Aussie to get a budget boost?
Amidst the chaos of recent weeks, the Australian dollar’s held up well and sits in a really interesting spot as we head towards Q2.
Let’s take a look at the AUDUSD chart:
Plenty to take note of there. A few things really stand out.
- AUD is above the 20, 50, and 200 day moving averages.
- AUD breaking out of the descending channel
- AUD approaching a 50% retracement of the 11 month downswing
Away from the charts, CFTC positioning data (to 15th March) also showed a large reduction in AUD shorts by leveraged funds. Some have suggested that a short squeeze may have been a big driver of the recent Aussie rally.
The Big Budget Boost?
Australian Treasurer Frydenberg will release the Federal Budget on Tuesday March 29th. In a recent speech he stated that:
“This year’s Budget will see a continuation of our economic plan with further investments in infrastructure, skills, digital transformation, energy, our regions and Australia’s sovereign manufacturing capability.”
There’s a balance to be found however. The Australian economy has undoubtedly recovered from the pandemic, with real GDP growth for 2022/23 expected to be upgraded from 3.5% to 4.25% and the unemployment rate down to just 4%.
BUT (why is there always a but?) the Westpac Mcdermott Miller consumer confidence index just hit new lows…
- “Consumer confidence has continued to tumble in recent months and is now the lowest it has been since the Global Financial Crisis in 2008.”
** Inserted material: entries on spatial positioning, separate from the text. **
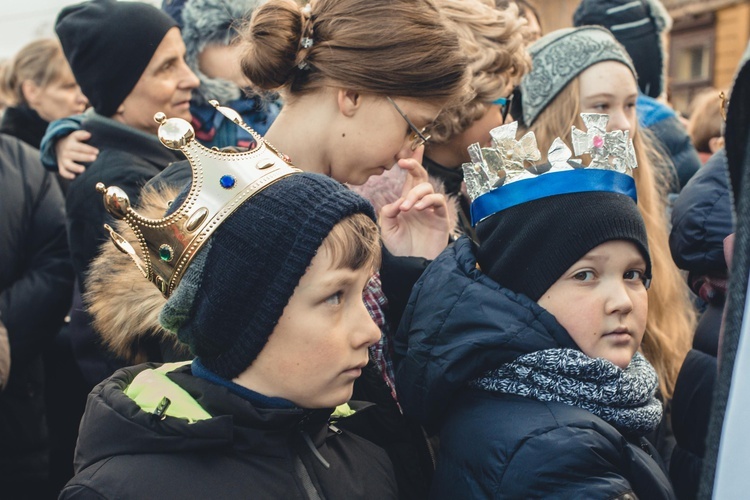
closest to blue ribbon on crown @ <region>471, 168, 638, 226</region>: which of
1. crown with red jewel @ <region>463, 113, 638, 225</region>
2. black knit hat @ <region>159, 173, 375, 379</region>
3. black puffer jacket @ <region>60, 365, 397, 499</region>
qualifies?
crown with red jewel @ <region>463, 113, 638, 225</region>

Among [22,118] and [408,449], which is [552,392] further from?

- “Households have reported that their financial position has deteriorated as the economy has been buffeted by a multitude of headwinds.”
- That includes rising consumer prices and higher mortgage rates, both of which are squeezing households’ disposable incomes.
The Treasurers’ challenge is to deliver a Goldilocks budget: Just enough pullback from the pandemic emergency settings, but not too much that it fails to support the economy. Tough task. Especially as the RBA hasn’t started tightening monetary policy yet.
The RBA is lagging the Fed. The 2 year yield spread widened significantly from 40 bps to 58.4 bps this week. At one point, it was as wide as 68 bps. For context, Goldman Sachs analysts now expect the Fed to hike 50 bps at both the May & June meetings. CME FedWatch shows the odds of this at 65-70%.
In contrast, RBA Governor Lowe gave a speech on Tuesday reiterating that the RBA
“will not respond until there is evidence of pervasive price pressures”.
Nevertheless, money markets still expect the RBA to begin hiking at the June meeting.
For now, the tailwind of soaring commodity prices has seen the Aussie benefit, but recession talk is increasing. One big risk is demand destruction. As the saying goes, “the cure for high prices is high prices”.
Vitol’s CEO commented on Tuesday that they are already seeing demand destruction in the oil and gas markets due to high prices.
If consumers continue to be squeezed, commodity prices may well suffer as demand slows. For commodity currencies such as the AUD, this could mean a tailwind turns into a headwind.
Not investment advice. Past performance does not guarantee or predict future performance.